*** Data in this exercise

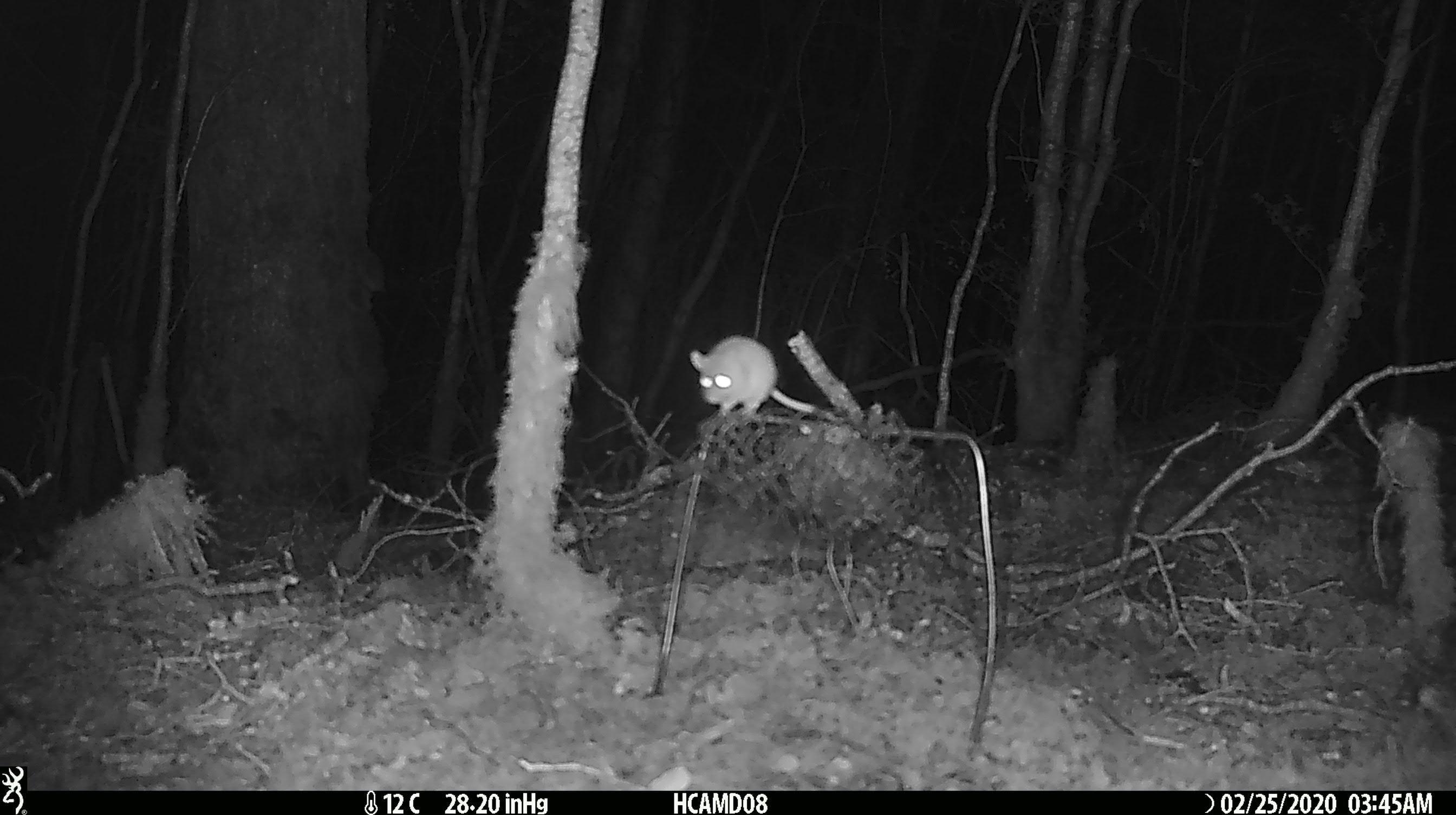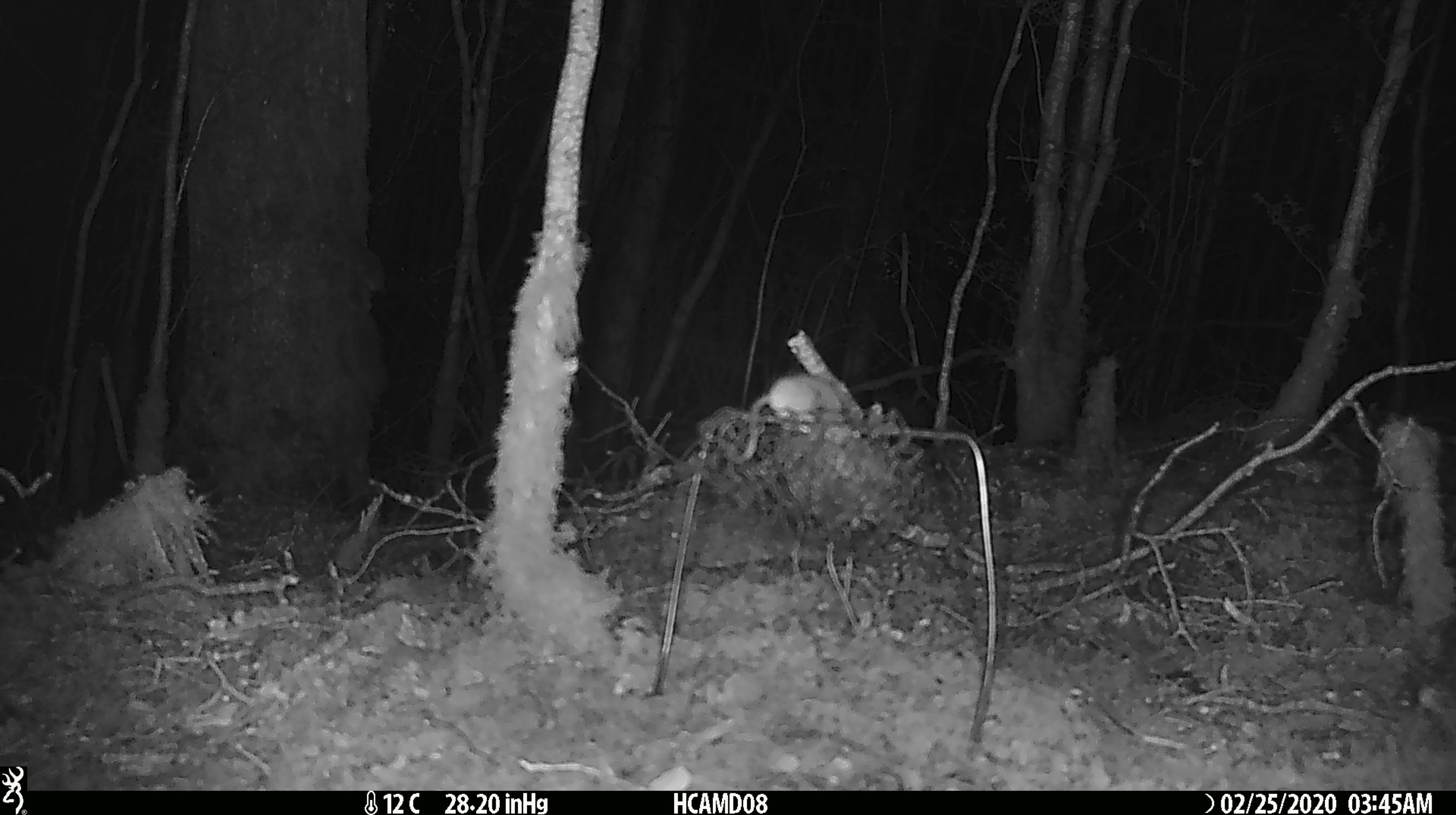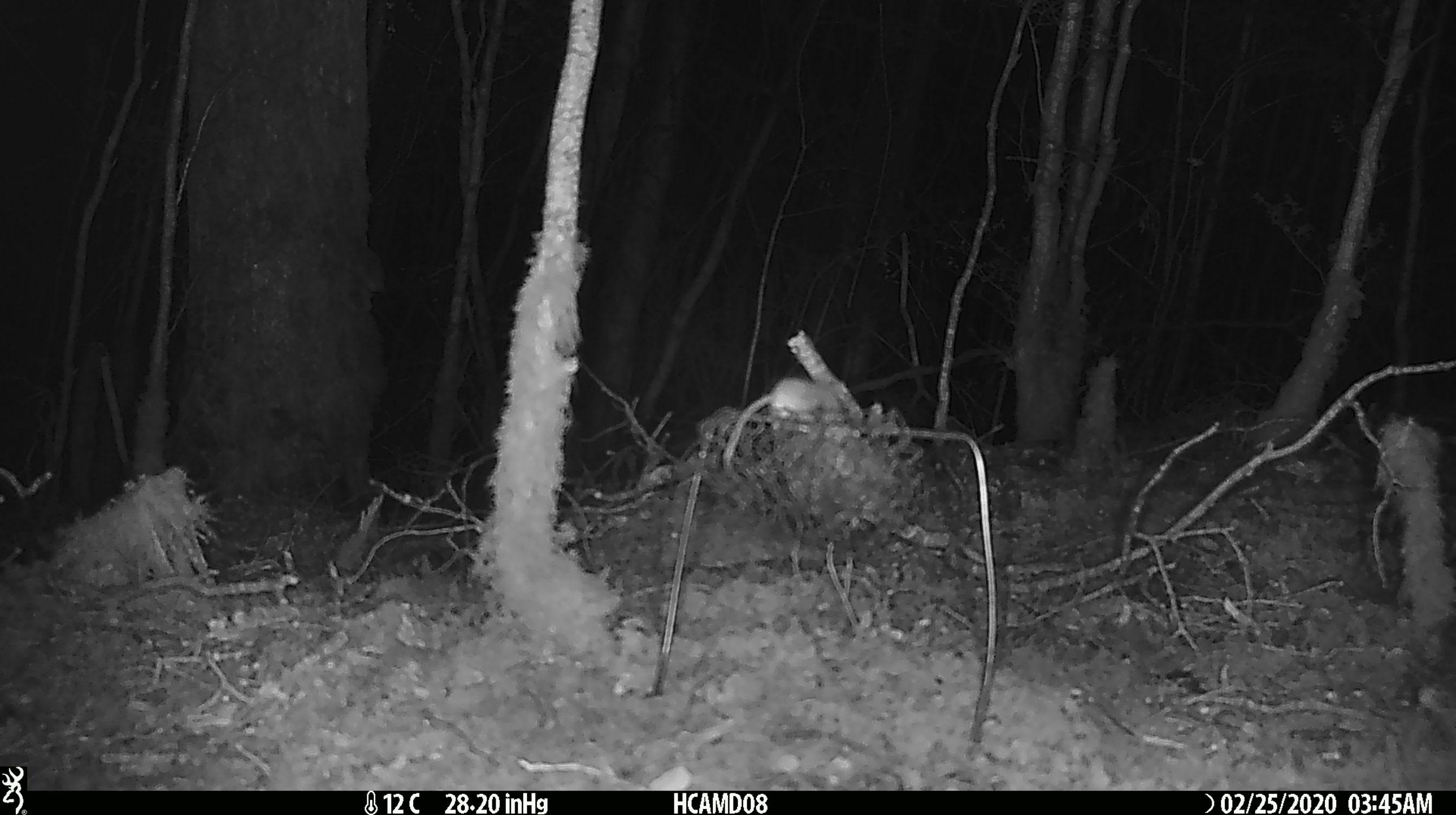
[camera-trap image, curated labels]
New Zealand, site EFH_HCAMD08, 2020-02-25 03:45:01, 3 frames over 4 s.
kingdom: Animalia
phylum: Chordata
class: Mammalia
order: Rodentia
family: Muridae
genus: Mus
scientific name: Mus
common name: mouse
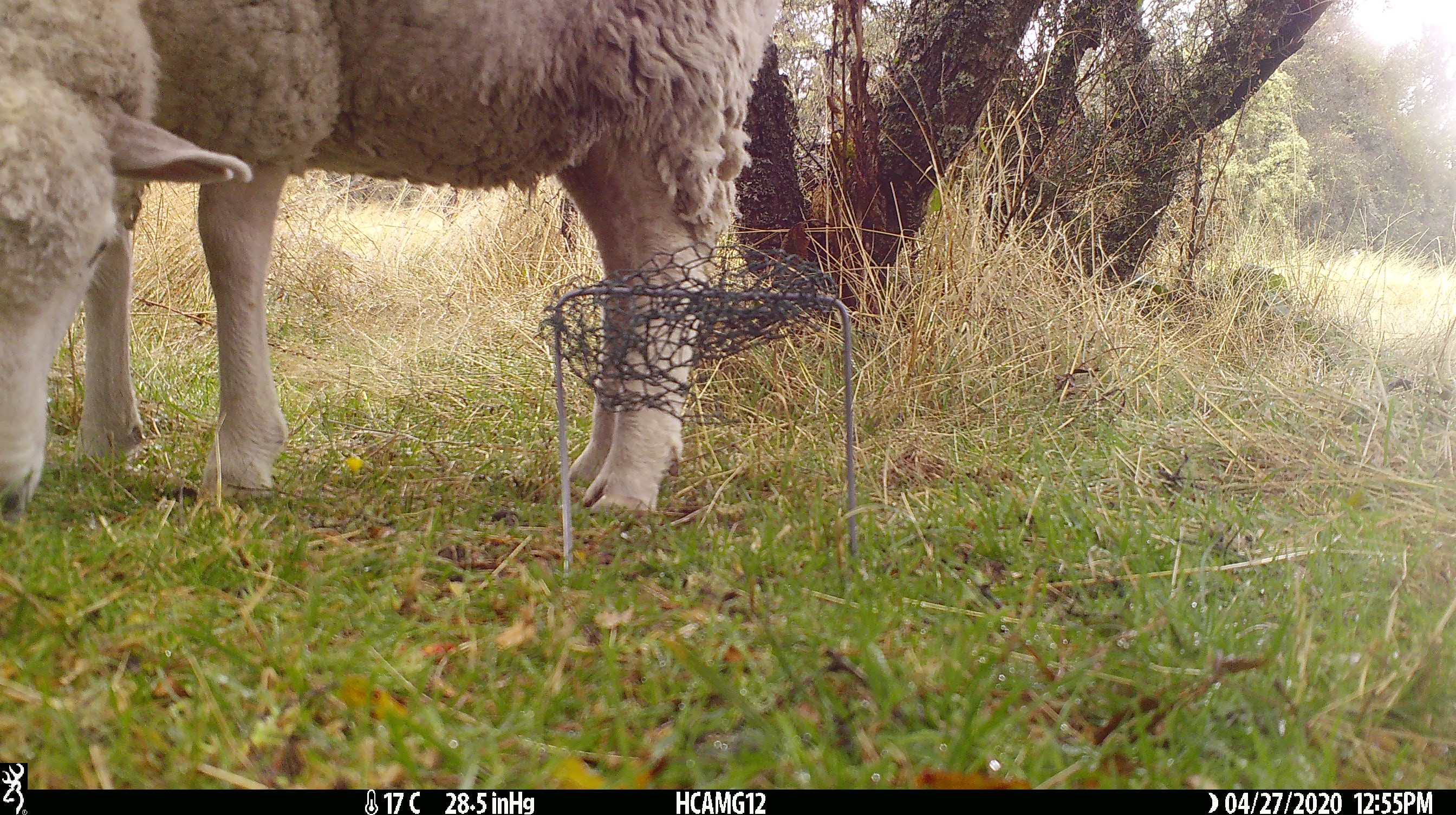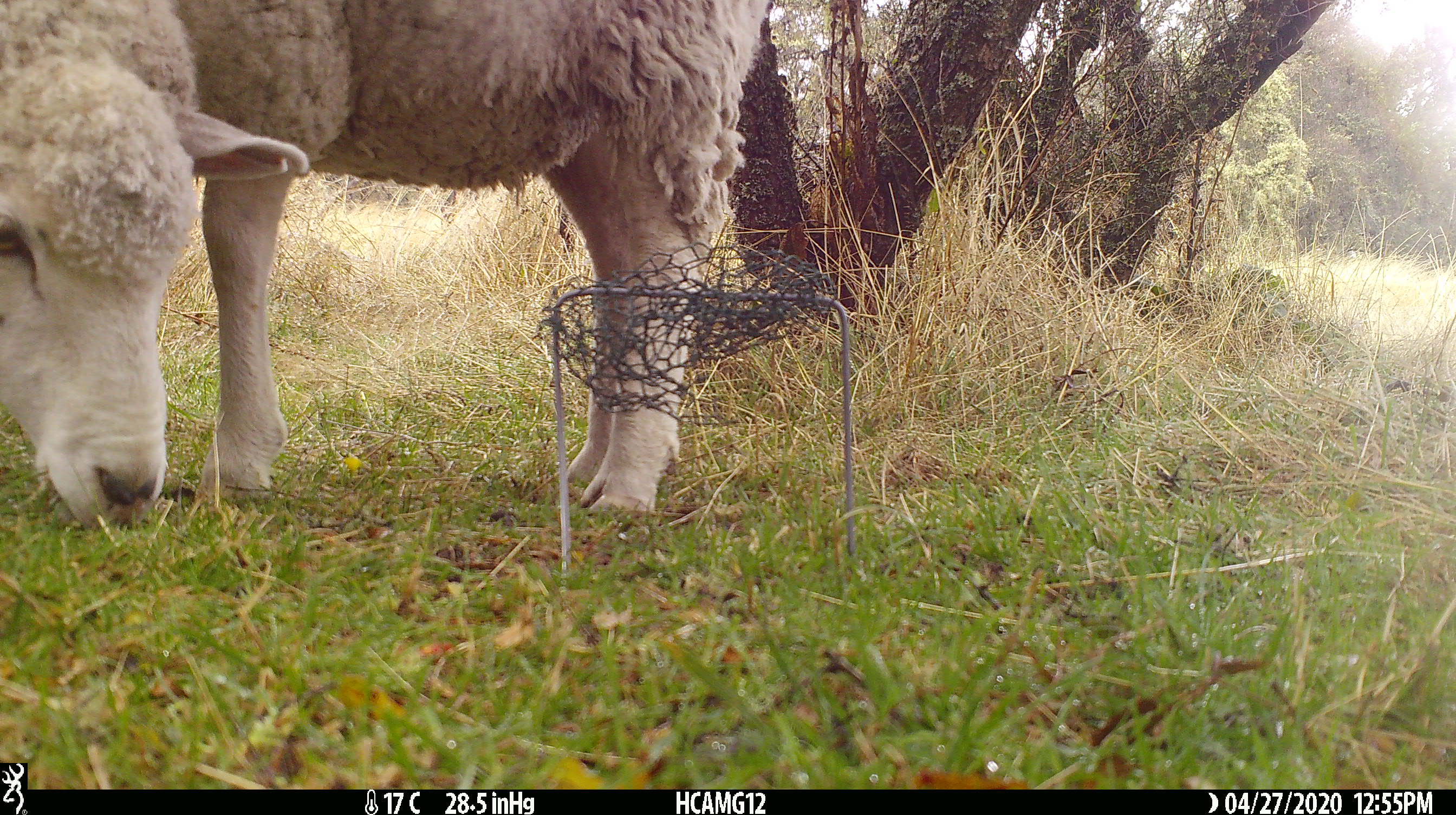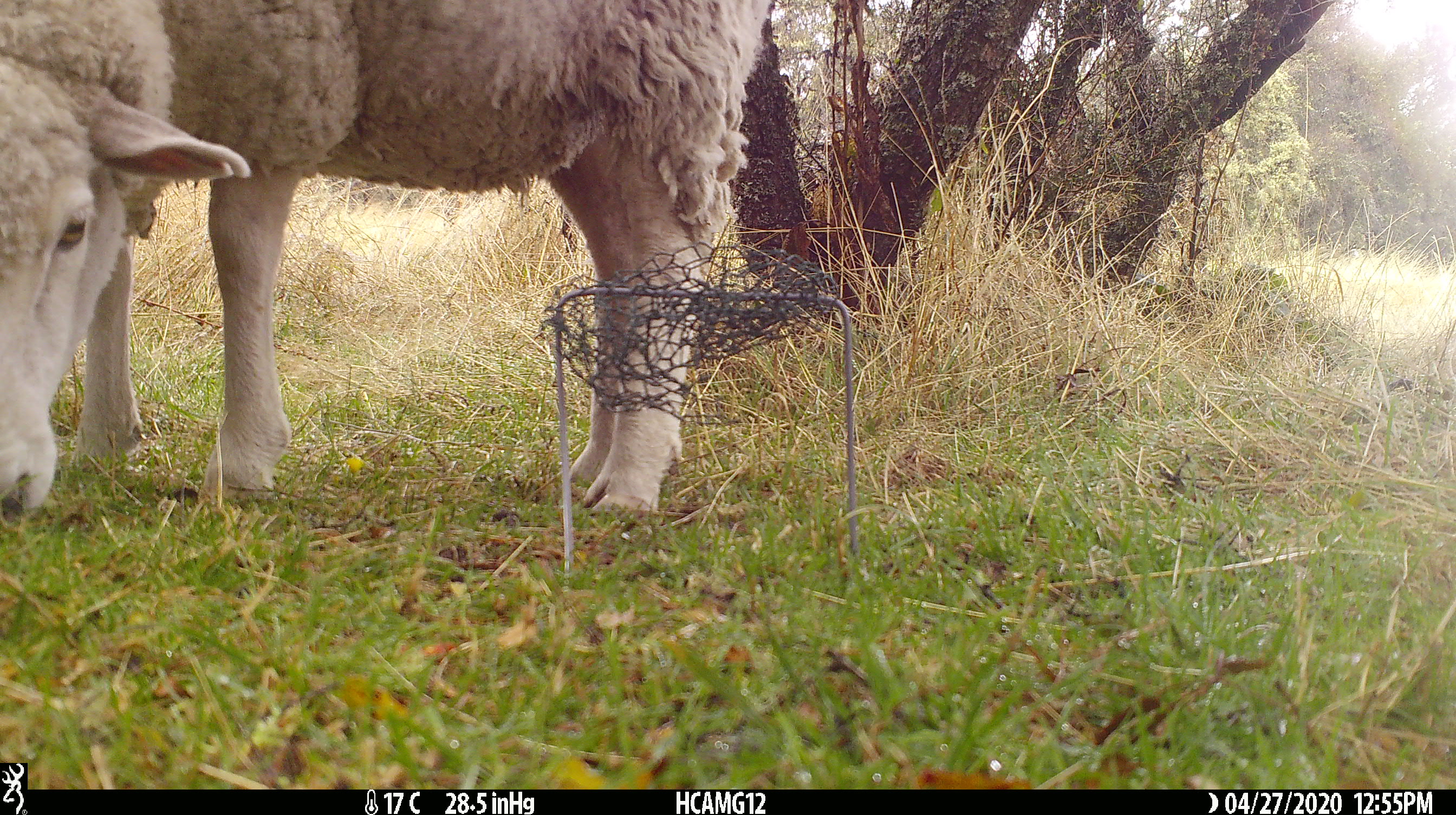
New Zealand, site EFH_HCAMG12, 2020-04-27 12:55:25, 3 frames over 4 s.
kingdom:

******

◆ Task instructions:
Please retype every record shown above, exactly as written, but without pictures.

◆ Output for this exercise:
[camera-trap image, curated labels]
New Zealand, site EFH_HCAMD08, 2020-02-25 03:45:01, 3 frames over 4 s.
kingdom: Animalia
phylum: Chordata
class: Mammalia
order: Rodentia
family: Muridae
genus: Mus
scientific name: Mus
common name: mouse
New Zealand, site EFH_HCAMG12, 2020-04-27 12:55:25, 3 frames over 4 s.
kingdom:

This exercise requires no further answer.